As a teacher and in my graduate career I have been careful and determined to observe and teach these interplays of light and dark as they were woefully missing from my high school and undergraduate educations.

            In “Human Nature in Characters and Motivation in Authors: A Look at Hawthorne and Poe,” Sarah Coronado looks at the darker tendencies in Hawthorne’s and Poe’s works and what they say about people’s natural tendencies. I really enjoyed Sarah’s class presentation as well and thought that questioning and exploring the very human tendency toward the “dark side” was interesting, if not always entirely fruitful (why do we like “darkness” in our art and literature?  Because we do.)  Though not stated in the essay, I also think that the gothic can, at times, emphasize light and or hope. For example, in “The Minister’s Black Veil,” the veil itself, though a sinister symbol, makes Minister Hooper “more approachable” thus furthering his potential outreach as an agent of good/God. Sarah seems to be on the brink of mentioning this but seems to shy away when she says,

Ironically, however, the very nature of the black veil is precisely what makes Minister Hooper “a man of awful power over souls that were in agony for sin…its gloom, indeed, enabled him to sympathize with all dark affections” (629). Sinners on their deathbed, though they “shuddered at the veiled face so near their own” felt they could, as sinners, relate to the despair and darkness associated with the veil (629).

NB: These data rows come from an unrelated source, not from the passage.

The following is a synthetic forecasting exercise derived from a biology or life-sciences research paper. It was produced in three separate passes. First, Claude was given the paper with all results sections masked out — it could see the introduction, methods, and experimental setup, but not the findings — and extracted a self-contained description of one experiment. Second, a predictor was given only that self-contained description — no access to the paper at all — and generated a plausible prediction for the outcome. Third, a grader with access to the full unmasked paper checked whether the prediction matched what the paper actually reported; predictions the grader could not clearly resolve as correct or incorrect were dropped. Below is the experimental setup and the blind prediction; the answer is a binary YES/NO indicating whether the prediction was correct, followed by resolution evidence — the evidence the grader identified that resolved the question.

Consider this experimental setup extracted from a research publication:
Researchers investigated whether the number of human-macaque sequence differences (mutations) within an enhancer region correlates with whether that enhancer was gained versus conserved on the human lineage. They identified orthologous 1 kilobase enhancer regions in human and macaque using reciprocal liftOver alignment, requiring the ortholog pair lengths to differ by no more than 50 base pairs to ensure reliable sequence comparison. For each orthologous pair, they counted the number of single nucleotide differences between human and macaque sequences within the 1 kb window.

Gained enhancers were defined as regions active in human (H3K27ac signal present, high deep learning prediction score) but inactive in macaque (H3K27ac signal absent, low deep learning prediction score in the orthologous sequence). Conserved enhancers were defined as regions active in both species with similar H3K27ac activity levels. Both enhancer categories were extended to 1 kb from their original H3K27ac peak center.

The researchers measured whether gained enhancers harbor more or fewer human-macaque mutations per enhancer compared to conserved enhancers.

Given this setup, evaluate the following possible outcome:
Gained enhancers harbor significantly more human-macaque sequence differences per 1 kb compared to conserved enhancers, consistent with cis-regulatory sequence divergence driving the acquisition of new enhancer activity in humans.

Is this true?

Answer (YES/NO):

I think that gothic language often highlights the juxtaposition of light and dark, often “revealing the light” by being dark.

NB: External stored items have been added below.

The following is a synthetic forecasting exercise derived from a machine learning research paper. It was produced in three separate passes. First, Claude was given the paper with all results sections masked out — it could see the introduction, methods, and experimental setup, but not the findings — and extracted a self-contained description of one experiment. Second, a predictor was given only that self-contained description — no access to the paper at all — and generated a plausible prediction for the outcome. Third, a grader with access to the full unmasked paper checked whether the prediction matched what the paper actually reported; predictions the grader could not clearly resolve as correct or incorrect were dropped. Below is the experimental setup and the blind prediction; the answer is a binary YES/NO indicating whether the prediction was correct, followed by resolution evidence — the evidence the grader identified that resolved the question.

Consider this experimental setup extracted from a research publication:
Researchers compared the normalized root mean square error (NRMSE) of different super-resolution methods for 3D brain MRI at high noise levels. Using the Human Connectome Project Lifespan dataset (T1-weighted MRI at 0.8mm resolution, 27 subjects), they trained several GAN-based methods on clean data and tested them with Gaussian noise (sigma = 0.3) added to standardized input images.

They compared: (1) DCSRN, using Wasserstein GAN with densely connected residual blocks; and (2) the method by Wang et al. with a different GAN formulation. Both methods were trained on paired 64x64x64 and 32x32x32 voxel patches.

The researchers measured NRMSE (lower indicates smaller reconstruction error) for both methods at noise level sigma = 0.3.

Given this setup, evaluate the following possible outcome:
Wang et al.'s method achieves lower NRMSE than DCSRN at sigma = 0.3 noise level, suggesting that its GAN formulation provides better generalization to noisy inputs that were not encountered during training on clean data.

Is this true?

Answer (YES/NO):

            I was greatly impressed with Kimberley Yancey’s essay, “Slaves and Ghosts: Desire, Loss, and Gothic Styling in Toni Morrison’s Beloved.” I first encountered Beloved academically in Dr. McNamara’s Modernism class. Obviously, gothic styling was not covered at that time. However, I did have a conversation with my mother about the book. I told her that regardless of the actual “legitimate genre” of the book, this was a horror novel. I told her that stylistically (brace yourself, some people are going to call this blasphemy,) Morrison’s prose in some places resembles that of Stephen King (the modern “king” of the gothic.) I had a basic sense of what gothic is, but in this class those ideas have solidified and achieved a new level of recognition. Though I agree with everything Yancey has to say, I would say “yes, and then some.”  The two passages that, to me, make the novel horror, it’s most graphic, dark, and soul-rending passages are Sethe’s account of the night she ran away, and Paul D.’s story of what happened to everyone else that night. I think that Yancey’s assessment of Denver’s gothic tendencies is very accurate as well.

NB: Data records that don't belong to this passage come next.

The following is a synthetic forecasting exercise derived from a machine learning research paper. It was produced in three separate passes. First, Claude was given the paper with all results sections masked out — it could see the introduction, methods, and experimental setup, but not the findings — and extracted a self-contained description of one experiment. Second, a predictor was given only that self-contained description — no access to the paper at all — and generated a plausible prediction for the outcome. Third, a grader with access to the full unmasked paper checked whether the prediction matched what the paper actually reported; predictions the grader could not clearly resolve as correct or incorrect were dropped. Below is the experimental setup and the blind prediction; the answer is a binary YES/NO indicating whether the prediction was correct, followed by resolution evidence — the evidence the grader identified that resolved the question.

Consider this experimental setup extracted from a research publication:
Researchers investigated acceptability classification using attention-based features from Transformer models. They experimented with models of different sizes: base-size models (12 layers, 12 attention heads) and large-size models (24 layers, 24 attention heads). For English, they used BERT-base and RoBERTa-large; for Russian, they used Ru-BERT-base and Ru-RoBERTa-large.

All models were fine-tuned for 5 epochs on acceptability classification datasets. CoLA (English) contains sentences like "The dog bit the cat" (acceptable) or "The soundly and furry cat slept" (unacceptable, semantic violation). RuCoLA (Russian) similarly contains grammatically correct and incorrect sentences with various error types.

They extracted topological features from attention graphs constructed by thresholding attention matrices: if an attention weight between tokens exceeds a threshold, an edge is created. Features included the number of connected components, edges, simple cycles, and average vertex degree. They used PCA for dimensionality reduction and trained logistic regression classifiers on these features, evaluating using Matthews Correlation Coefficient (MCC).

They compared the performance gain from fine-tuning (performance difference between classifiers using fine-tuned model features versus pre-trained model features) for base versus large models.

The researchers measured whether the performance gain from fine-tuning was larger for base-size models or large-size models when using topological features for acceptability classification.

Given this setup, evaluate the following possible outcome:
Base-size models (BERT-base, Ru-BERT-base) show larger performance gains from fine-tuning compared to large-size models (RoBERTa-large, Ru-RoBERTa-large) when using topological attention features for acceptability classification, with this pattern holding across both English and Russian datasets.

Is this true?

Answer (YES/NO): NO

Denver’s devotion to Beloved is sublime in nature. She is intrigued by Beloved, she loves her and fears her all at once. The act of feeding Beloved through storytelling provides escape for both of the girls; Beloved is able to escape into a world that she never knew and longs for , and Denver is able to escape into an image of her mother birthing her in the wilderness that grants a moment of epic-like significance to her own existence.

            I am fascinated by the interaction of dark and light, as well as the “neutrality” formed by juxtapositions or contradictions. The gothic provides so many ways to accomplish this interplay: loss and longing, obsession, corruption and decay, lurid coloring. Likewise, the sublime is more obvious in its exposition of interaction. It is easier to see that interplay when something is “terrible in the French Sense.”